Work out how many lines in the data below contain "charset", and state that count with nothing added.
----
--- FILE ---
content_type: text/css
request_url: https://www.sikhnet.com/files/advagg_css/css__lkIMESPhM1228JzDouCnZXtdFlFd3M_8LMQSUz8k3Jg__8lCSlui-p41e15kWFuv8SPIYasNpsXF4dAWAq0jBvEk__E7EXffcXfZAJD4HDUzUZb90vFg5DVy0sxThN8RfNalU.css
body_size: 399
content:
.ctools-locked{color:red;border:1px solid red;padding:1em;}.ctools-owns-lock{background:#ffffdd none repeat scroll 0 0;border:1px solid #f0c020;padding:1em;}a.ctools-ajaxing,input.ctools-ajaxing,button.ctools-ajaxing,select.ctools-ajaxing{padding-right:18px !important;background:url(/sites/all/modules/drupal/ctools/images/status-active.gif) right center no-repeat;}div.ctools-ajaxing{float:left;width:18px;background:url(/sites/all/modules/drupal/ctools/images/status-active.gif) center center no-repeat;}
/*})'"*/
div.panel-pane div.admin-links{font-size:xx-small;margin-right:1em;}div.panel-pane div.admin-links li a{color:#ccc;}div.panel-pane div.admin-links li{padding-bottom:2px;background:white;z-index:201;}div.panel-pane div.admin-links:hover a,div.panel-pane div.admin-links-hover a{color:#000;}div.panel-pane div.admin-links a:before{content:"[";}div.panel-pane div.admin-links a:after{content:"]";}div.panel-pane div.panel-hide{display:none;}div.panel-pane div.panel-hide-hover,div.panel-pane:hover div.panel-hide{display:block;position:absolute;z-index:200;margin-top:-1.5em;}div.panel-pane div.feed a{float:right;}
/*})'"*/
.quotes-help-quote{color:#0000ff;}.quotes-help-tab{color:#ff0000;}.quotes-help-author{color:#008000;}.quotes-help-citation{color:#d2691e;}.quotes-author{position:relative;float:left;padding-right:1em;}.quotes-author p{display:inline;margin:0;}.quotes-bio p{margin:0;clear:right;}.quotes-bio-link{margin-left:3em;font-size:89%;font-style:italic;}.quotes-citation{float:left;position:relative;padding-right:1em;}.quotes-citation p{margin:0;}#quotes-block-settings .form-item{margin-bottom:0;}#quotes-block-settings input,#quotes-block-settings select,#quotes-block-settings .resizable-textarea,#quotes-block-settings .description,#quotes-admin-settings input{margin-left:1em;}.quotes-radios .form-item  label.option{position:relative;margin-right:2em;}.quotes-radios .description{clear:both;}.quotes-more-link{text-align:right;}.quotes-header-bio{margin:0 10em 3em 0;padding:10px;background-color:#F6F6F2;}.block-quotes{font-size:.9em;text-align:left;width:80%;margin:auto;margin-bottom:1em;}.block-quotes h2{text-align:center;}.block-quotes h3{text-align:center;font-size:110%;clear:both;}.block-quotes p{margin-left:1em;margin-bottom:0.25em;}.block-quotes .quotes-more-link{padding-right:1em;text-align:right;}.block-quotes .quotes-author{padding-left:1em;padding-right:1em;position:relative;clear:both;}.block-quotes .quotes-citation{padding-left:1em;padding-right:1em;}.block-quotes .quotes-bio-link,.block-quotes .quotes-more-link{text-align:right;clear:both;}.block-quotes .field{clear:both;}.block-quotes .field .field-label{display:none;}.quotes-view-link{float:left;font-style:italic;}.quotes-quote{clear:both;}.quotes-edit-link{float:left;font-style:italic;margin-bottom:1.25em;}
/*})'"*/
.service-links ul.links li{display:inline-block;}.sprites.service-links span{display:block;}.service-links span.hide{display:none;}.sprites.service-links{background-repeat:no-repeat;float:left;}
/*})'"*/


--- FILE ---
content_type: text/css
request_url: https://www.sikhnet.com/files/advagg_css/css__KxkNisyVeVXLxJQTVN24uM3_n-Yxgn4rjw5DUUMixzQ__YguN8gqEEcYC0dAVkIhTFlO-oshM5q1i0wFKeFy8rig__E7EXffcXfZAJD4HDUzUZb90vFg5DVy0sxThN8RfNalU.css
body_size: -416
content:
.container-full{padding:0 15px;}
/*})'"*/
----
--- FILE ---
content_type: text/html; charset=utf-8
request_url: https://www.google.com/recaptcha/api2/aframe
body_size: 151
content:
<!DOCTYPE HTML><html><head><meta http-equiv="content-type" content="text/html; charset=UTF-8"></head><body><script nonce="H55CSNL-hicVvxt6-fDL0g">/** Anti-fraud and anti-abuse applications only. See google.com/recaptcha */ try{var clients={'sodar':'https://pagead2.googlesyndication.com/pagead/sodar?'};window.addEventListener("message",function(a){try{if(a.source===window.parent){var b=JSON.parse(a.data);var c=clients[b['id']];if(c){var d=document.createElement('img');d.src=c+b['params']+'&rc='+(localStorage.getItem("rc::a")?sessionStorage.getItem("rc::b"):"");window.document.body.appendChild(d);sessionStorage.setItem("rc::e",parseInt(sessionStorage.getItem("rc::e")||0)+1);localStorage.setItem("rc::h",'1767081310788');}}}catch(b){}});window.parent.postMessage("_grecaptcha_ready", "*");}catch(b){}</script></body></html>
----
Finished exercise - 2